→ DEINE AUFGABE
Gib bitte die Zeilen von der Zeile mit „By what distance“ bis einschließlich der Zeile mit „Answer: (928,279) <“ vollständig wieder, und zwar nur diese. Skaliere dabei jede Zahl in den Antworten (Entfernungsangaben und Koordinaten) mit dem Faktor 1,95 und runde auf ganze Zahlen, wobei ,5 aufgerundet wird; alle übrigen Zahlen bleiben unverändert.

→ AUFGABENDATEN
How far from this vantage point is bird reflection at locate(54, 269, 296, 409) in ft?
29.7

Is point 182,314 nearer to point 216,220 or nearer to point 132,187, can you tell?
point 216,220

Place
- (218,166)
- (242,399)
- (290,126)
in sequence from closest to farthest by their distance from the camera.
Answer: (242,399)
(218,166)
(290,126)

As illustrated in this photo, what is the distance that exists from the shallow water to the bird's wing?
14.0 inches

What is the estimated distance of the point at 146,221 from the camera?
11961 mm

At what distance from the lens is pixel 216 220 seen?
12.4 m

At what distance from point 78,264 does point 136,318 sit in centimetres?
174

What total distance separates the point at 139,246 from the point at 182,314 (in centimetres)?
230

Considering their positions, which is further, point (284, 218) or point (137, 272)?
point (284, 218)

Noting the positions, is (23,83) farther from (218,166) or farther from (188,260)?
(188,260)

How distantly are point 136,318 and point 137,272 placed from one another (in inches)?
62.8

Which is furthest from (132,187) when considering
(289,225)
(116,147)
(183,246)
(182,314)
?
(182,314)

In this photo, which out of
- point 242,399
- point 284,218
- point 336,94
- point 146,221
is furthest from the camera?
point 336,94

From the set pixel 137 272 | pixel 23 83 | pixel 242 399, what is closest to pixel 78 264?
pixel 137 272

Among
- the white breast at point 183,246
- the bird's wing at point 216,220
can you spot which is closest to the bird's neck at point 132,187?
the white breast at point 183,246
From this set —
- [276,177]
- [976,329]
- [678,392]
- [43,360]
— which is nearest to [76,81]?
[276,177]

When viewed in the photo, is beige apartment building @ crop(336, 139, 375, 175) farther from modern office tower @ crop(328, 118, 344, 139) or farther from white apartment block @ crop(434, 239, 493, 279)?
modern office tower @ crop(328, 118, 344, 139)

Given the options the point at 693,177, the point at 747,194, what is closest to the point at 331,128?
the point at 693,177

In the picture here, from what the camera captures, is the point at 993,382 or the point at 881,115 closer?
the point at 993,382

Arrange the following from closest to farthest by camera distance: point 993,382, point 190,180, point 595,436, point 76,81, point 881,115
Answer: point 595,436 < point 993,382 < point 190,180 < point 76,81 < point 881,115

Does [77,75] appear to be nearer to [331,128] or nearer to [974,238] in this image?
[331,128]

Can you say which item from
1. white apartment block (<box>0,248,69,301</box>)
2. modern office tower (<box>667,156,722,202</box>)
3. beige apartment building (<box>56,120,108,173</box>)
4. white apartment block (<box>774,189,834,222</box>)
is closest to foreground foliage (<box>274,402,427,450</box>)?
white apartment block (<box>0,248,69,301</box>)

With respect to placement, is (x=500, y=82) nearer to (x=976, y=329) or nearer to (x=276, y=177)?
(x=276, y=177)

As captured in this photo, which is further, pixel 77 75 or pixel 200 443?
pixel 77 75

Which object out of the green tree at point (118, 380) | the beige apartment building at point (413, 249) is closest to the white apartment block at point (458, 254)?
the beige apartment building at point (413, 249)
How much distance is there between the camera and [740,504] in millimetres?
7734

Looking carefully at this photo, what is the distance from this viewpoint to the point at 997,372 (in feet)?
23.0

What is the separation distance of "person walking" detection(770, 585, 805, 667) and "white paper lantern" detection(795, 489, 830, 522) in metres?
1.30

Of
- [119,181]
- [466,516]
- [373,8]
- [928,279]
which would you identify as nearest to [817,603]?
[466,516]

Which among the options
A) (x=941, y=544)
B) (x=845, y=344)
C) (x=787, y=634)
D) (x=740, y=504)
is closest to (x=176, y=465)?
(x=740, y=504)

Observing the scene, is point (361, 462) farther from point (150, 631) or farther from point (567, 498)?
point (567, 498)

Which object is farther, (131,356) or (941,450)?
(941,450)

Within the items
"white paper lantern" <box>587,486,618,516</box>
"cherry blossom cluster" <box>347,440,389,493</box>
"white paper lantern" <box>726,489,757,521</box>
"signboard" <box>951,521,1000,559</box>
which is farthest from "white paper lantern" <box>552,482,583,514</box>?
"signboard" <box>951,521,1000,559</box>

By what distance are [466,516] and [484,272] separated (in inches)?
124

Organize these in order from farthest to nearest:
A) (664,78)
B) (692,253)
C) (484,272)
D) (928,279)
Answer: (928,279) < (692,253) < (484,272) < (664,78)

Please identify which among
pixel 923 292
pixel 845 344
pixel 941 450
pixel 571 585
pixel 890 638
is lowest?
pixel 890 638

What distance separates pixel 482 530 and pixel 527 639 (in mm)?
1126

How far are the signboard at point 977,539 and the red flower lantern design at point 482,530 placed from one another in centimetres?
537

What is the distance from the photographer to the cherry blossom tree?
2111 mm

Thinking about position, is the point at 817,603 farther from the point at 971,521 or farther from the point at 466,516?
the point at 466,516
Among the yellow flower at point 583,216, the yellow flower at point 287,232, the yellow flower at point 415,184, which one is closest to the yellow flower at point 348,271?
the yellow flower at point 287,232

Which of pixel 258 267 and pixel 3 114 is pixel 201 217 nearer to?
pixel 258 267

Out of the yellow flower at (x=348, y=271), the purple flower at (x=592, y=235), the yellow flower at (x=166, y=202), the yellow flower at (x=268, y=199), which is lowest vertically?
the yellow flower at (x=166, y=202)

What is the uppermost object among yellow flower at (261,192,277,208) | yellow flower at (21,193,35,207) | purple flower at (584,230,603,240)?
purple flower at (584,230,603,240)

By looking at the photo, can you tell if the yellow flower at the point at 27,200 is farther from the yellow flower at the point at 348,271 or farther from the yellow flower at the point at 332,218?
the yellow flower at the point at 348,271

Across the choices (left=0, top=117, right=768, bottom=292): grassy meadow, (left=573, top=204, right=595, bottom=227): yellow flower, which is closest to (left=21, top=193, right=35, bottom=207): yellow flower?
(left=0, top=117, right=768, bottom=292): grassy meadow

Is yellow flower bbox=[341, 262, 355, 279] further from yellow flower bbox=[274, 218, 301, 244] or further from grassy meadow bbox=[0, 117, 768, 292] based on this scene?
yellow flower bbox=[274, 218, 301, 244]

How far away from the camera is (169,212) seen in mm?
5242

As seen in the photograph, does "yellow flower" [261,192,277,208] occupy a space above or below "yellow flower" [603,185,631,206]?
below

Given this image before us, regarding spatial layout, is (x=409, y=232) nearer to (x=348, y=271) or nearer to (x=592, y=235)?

→ LÖSUNG
By what distance are [466,516] and [484,272] separated (in inches)?
242

Organize these in order from farthest to nearest:
A) (664,78)
B) (692,253)
C) (484,272)
D) (928,279)
Answer: (1810,544) < (1349,493) < (944,530) < (1295,152)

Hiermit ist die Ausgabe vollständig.